**YOUR GOAL**. Pull the text lines from every item below and give them back word for word, leaving out the pictures.

**DATA FOR THE TASK**.
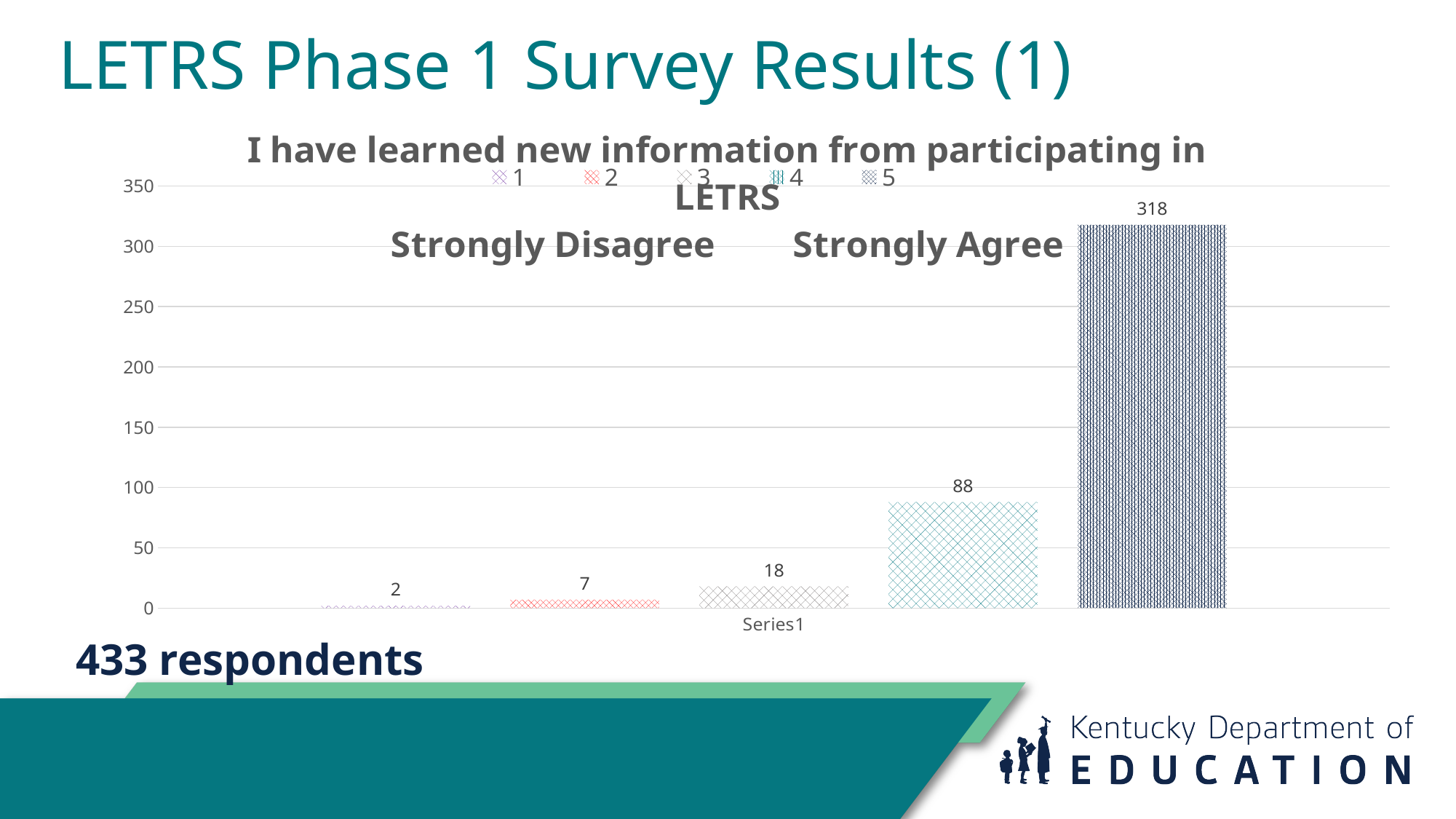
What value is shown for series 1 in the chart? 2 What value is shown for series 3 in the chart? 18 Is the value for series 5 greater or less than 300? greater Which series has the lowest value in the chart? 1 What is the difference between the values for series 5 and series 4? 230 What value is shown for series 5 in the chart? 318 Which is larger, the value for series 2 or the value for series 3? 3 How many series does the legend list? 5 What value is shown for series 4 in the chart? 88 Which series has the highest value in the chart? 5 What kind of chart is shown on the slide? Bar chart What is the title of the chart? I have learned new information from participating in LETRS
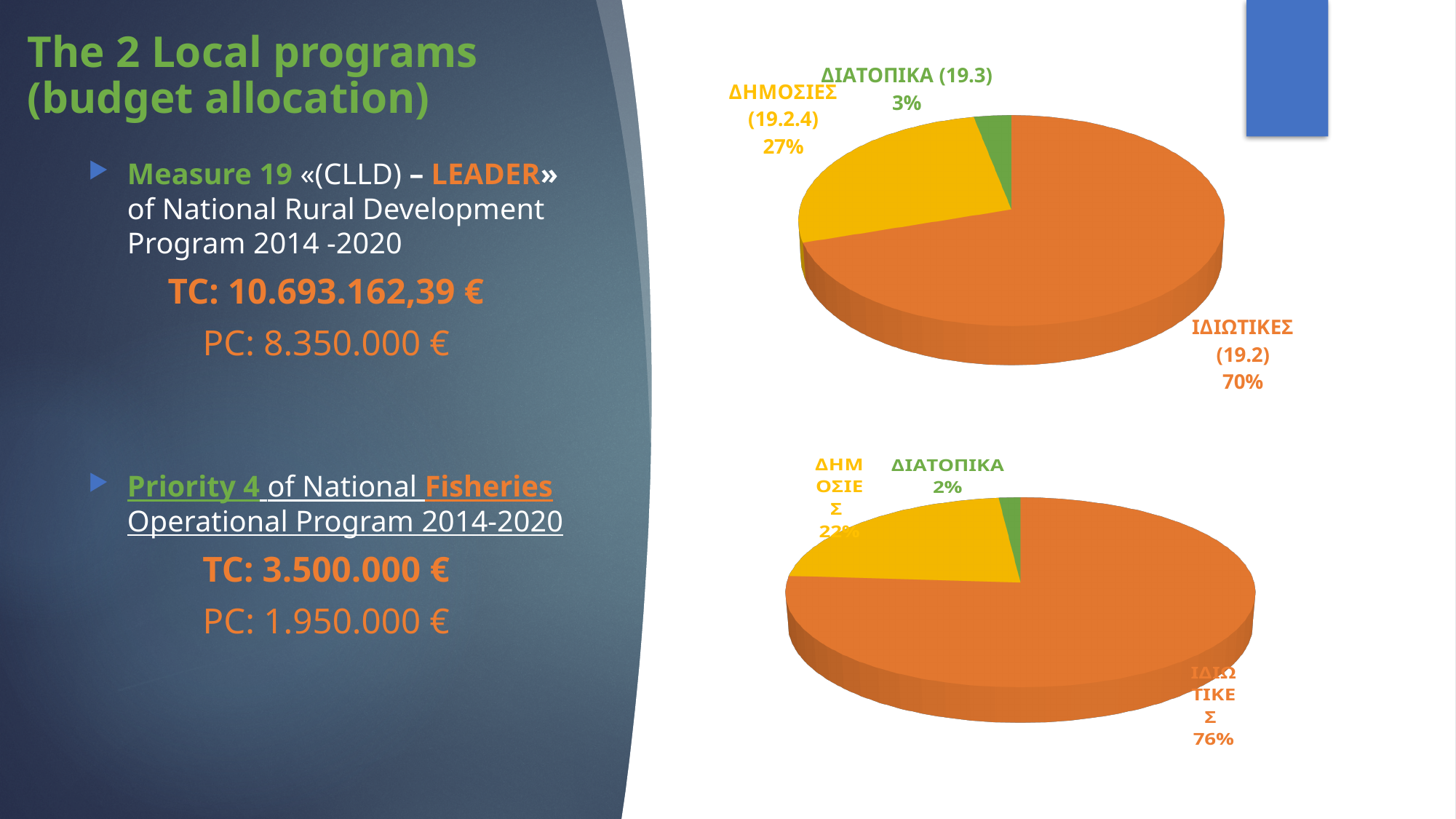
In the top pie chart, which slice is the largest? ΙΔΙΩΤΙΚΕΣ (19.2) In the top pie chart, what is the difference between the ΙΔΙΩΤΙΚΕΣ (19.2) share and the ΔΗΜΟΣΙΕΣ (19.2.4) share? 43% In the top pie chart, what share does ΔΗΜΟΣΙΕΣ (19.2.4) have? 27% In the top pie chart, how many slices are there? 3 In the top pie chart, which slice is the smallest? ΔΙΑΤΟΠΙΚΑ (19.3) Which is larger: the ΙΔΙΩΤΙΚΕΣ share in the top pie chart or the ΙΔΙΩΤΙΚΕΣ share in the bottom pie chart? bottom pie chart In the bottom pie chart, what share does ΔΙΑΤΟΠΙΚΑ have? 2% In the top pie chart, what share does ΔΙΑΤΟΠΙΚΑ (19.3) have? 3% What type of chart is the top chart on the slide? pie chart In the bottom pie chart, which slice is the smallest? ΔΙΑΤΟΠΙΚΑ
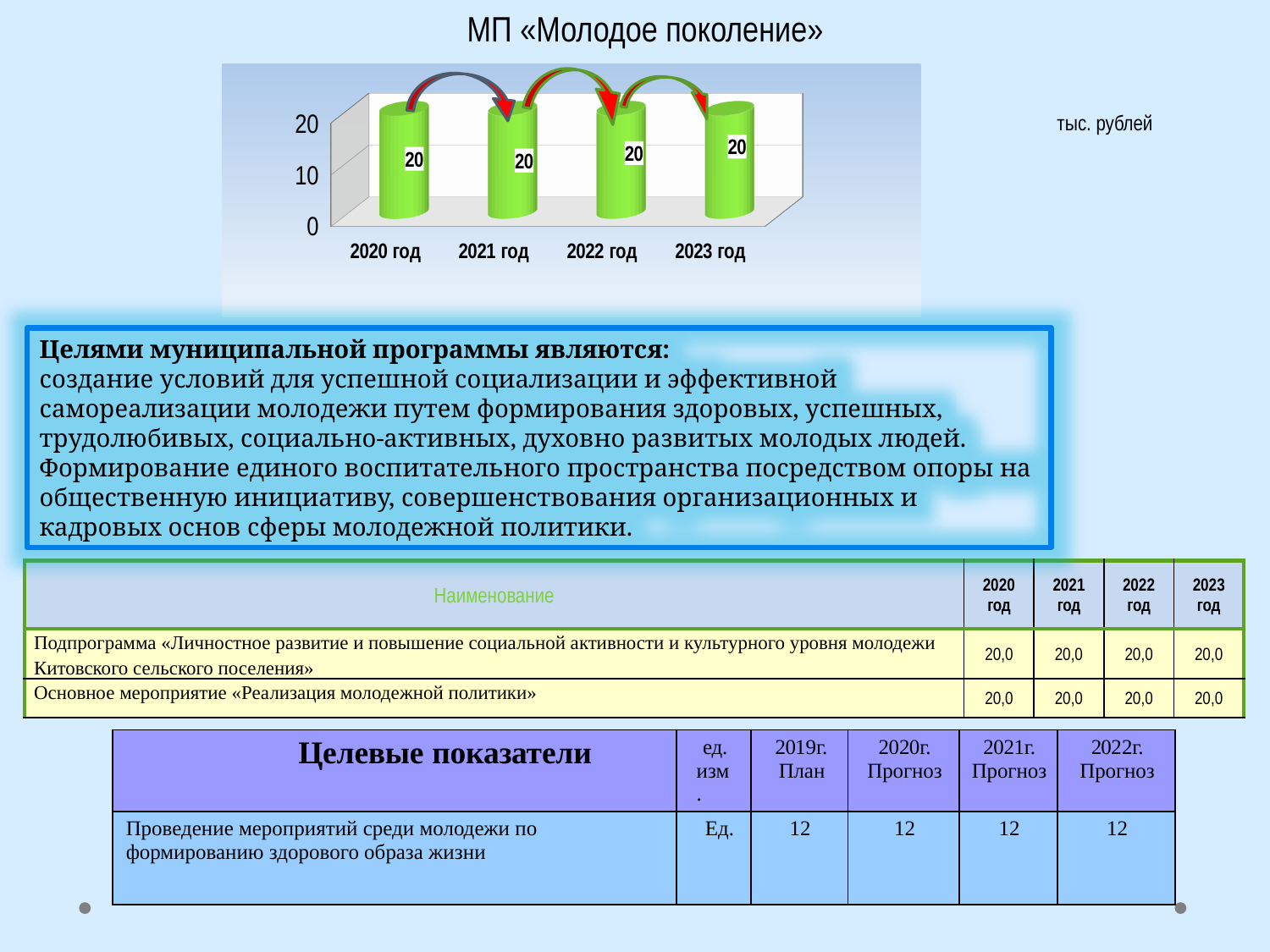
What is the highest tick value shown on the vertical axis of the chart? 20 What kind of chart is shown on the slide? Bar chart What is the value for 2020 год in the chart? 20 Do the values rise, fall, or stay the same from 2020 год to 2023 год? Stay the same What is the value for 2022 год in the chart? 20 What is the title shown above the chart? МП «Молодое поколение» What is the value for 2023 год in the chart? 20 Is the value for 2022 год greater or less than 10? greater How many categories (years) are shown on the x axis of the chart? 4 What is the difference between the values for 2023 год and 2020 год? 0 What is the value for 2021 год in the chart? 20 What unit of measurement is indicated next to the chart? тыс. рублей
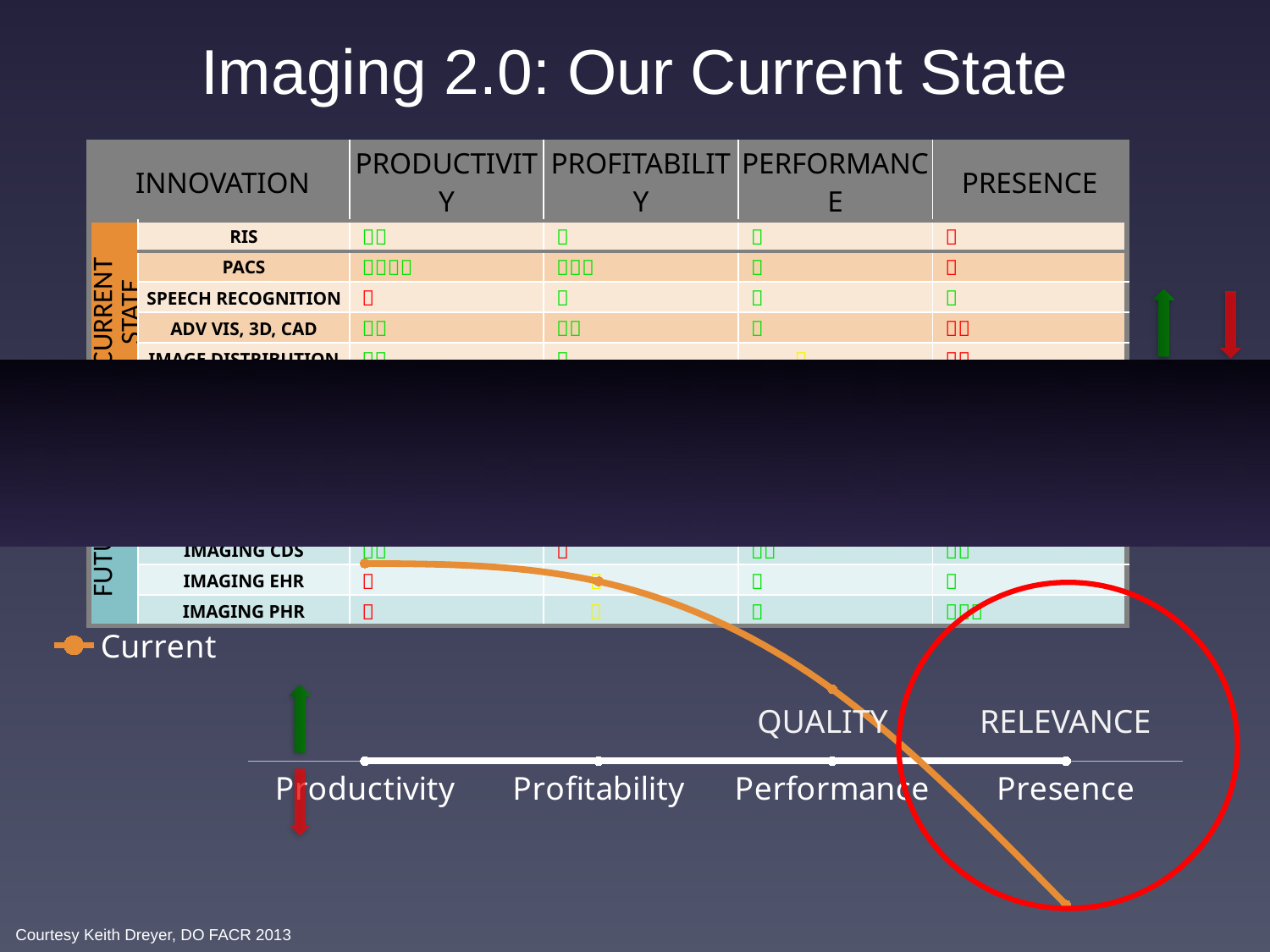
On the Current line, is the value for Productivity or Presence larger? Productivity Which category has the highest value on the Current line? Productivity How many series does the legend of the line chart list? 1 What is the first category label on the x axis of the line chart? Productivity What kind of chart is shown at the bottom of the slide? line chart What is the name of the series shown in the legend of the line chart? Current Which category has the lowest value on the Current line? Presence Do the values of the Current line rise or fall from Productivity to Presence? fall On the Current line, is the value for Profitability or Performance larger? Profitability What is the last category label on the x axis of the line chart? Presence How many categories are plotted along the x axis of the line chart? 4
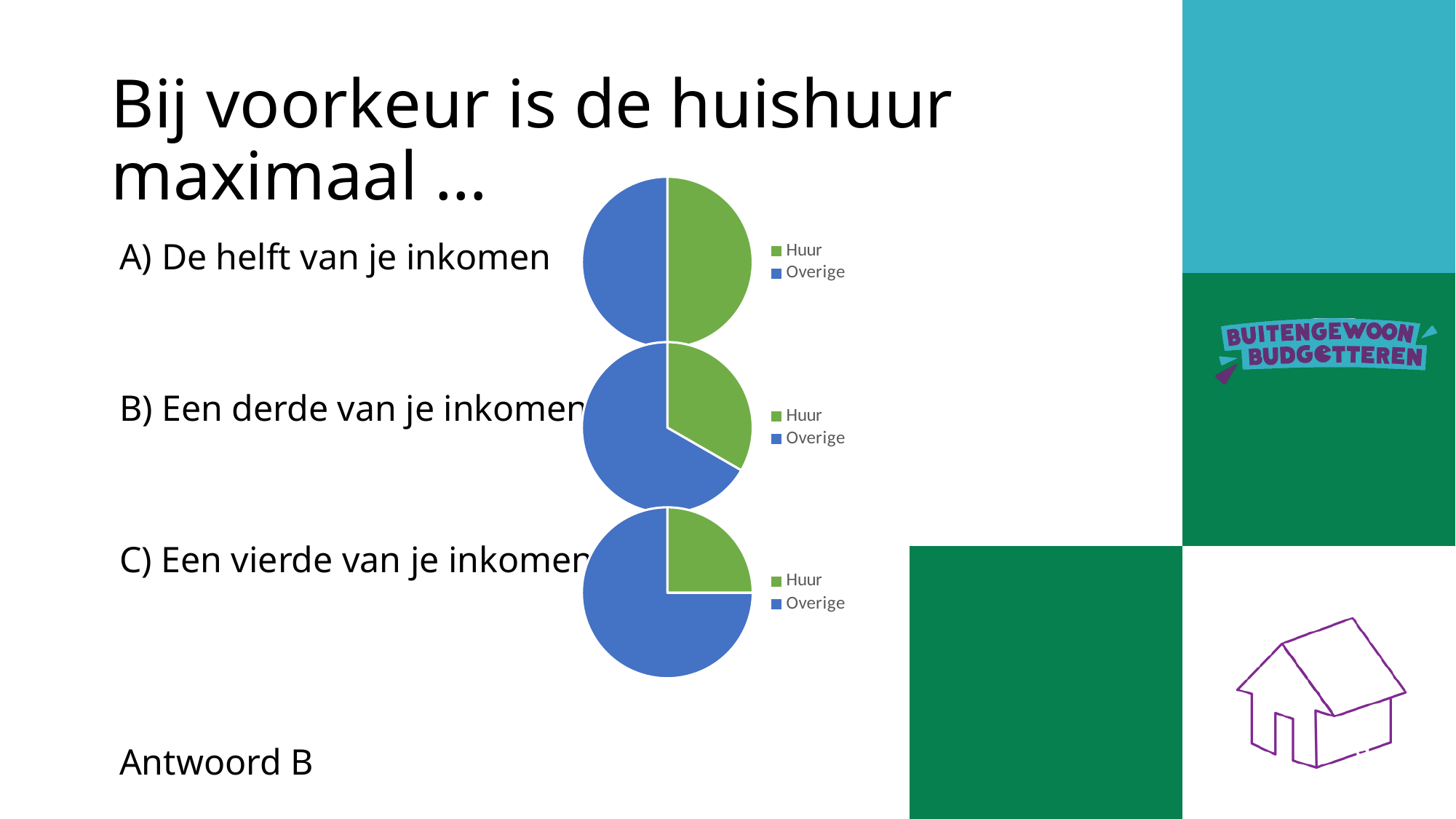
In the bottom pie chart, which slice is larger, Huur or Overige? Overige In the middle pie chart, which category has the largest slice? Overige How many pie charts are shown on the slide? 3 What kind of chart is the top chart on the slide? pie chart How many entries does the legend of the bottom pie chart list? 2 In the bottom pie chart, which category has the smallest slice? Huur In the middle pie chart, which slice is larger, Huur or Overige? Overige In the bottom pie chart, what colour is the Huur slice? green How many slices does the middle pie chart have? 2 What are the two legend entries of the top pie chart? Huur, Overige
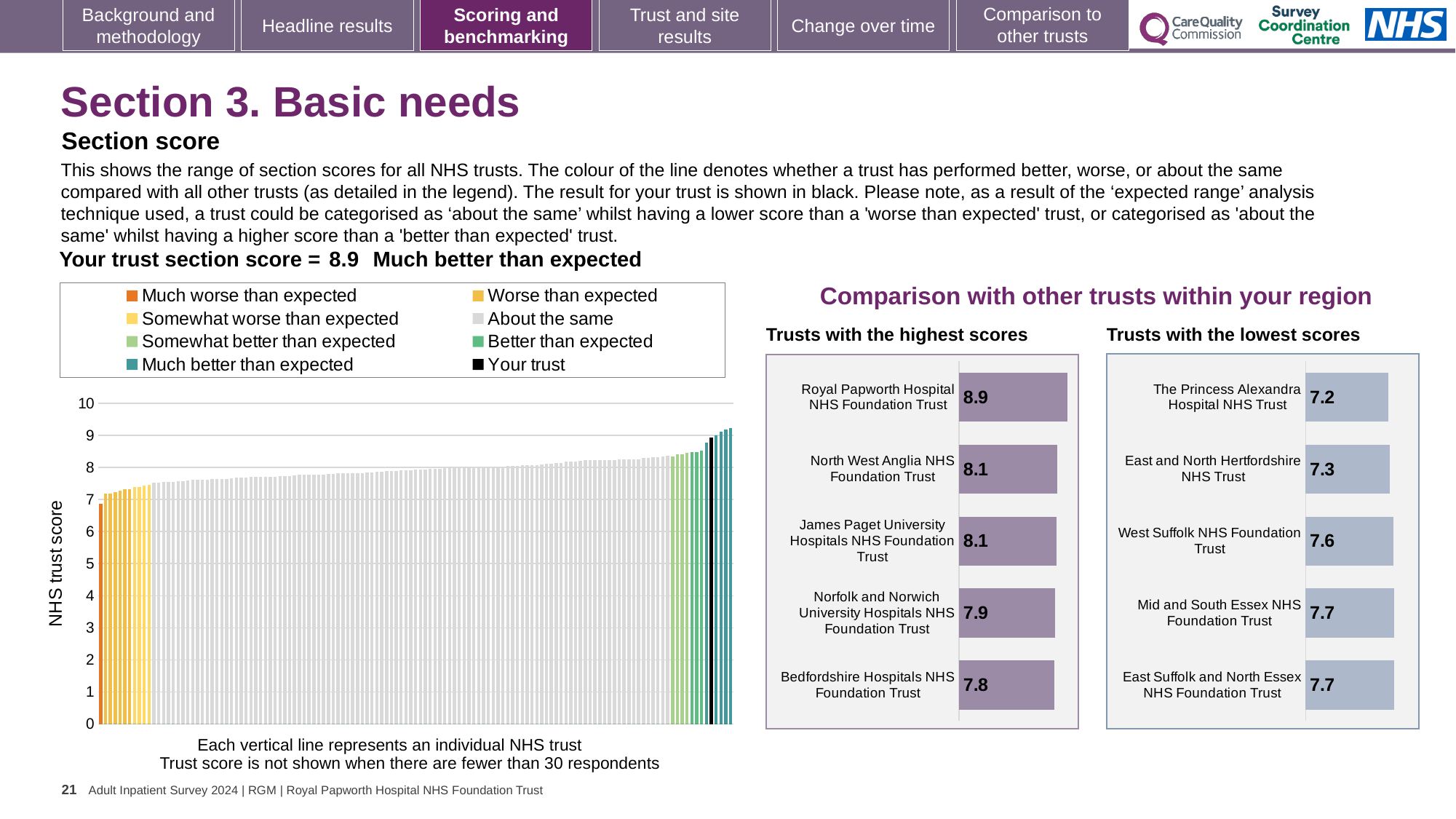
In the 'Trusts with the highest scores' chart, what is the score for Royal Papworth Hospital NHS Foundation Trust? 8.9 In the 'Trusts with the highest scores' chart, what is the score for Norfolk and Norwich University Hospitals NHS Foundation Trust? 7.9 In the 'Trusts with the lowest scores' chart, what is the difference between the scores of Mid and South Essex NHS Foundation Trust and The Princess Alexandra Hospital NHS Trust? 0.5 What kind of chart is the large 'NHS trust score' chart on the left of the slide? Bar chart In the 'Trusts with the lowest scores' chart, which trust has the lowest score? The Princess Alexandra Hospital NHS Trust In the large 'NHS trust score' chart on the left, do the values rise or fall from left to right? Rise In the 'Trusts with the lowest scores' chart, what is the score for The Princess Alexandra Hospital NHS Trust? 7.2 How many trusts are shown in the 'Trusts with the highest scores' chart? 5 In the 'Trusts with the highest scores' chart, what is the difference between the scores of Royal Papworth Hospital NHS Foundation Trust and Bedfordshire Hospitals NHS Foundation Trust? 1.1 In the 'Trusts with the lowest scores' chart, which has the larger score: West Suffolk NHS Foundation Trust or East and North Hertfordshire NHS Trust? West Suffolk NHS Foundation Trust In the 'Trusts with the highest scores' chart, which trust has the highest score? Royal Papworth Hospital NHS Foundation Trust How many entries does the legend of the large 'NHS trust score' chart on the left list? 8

**RESULT OF THE EXERCISE**.
What value is shown for series 1 in the chart? 2 What value is shown for series 3 in the chart? 18 Is the value for series 5 greater or less than 300? greater Which series has the lowest value in the chart? 1 What is the difference between the values for series 5 and series 4? 230 What value is shown for series 5 in the chart? 318 Which is larger, the value for series 2 or the value for series 3? 3 How many series does the legend list? 5 What value is shown for series 4 in the chart? 88 Which series has the highest value in the chart? 5 What kind of chart is shown on the slide? Bar chart What is the title of the chart? I have learned new information from participating in LETRS
In the top pie chart, which slice is the largest? ΙΔΙΩΤΙΚΕΣ (19.2) In the top pie chart, what is the difference between the ΙΔΙΩΤΙΚΕΣ (19.2) share and the ΔΗΜΟΣΙΕΣ (19.2.4) share? 43% In the top pie chart, what share does ΔΗΜΟΣΙΕΣ (19.2.4) have? 27% In the top pie chart, how many slices are there? 3 In the top pie chart, which slice is the smallest? ΔΙΑΤΟΠΙΚΑ (19.3) Which is larger: the ΙΔΙΩΤΙΚΕΣ share in the top pie chart or the ΙΔΙΩΤΙΚΕΣ share in the bottom pie chart? bottom pie chart In the bottom pie chart, what share does ΔΙΑΤΟΠΙΚΑ have? 2% In the top pie chart, what share does ΔΙΑΤΟΠΙΚΑ (19.3) have? 3% What type of chart is the top chart on the slide? pie chart In the bottom pie chart, which slice is the smallest? ΔΙΑΤΟΠΙΚΑ
What is the highest tick value shown on the vertical axis of the chart? 20 What kind of chart is shown on the slide? Bar chart What is the value for 2020 год in the chart? 20 Do the values rise, fall, or stay the same from 2020 год to 2023 год? Stay the same What is the value for 2022 год in the chart? 20 What is the title shown above the chart? МП «Молодое поколение» What is the value for 2023 год in the chart? 20 Is the value for 2022 год greater or less than 10? greater How many categories (years) are shown on the x axis of the chart? 4 What is the difference between the values for 2023 год and 2020 год? 0 What is the value for 2021 год in the chart? 20 What unit of measurement is indicated next to the chart? тыс. рублей
On the Current line, is the value for Productivity or Presence larger? Productivity Which category has the highest value on the Current line? Productivity How many series does the legend of the line chart list? 1 What is the first category label on the x axis of the line chart? Productivity What kind of chart is shown at the bottom of the slide? line chart What is the name of the series shown in the legend of the line chart? Current Which category has the lowest value on the Current line? Presence Do the values of the Current line rise or fall from Productivity to Presence? fall On the Current line, is the value for Profitability or Performance larger? Profitability What is the last category label on the x axis of the line chart? Presence How many categories are plotted along the x axis of the line chart? 4
In the bottom pie chart, which slice is larger, Huur or Overige? Overige In the middle pie chart, which category has the largest slice? Overige How many pie charts are shown on the slide? 3 What kind of chart is the top chart on the slide? pie chart How many entries does the legend of the bottom pie chart list? 2 In the bottom pie chart, which category has the smallest slice? Huur In the middle pie chart, which slice is larger, Huur or Overige? Overige In the bottom pie chart, what colour is the Huur slice? green How many slices does the middle pie chart have? 2 What are the two legend entries of the top pie chart? Huur, Overige
In the 'Trusts with the highest scores' chart, what is the score for Royal Papworth Hospital NHS Foundation Trust? 8.9 In the 'Trusts with the highest scores' chart, what is the score for Norfolk and Norwich University Hospitals NHS Foundation Trust? 7.9 In the 'Trusts with the lowest scores' chart, what is the difference between the scores of Mid and South Essex NHS Foundation Trust and The Princess Alexandra Hospital NHS Trust? 0.5 What kind of chart is the large 'NHS trust score' chart on the left of the slide? Bar chart In the 'Trusts with the lowest scores' chart, which trust has the lowest score? The Princess Alexandra Hospital NHS Trust In the large 'NHS trust score' chart on the left, do the values rise or fall from left to right? Rise In the 'Trusts with the lowest scores' chart, what is the score for The Princess Alexandra Hospital NHS Trust? 7.2 How many trusts are shown in the 'Trusts with the highest scores' chart? 5 In the 'Trusts with the highest scores' chart, what is the difference between the scores of Royal Papworth Hospital NHS Foundation Trust and Bedfordshire Hospitals NHS Foundation Trust? 1.1 In the 'Trusts with the lowest scores' chart, which has the larger score: West Suffolk NHS Foundation Trust or East and North Hertfordshire NHS Trust? West Suffolk NHS Foundation Trust In the 'Trusts with the highest scores' chart, which trust has the highest score? Royal Papworth Hospital NHS Foundation Trust How many entries does the legend of the large 'NHS trust score' chart on the left list? 8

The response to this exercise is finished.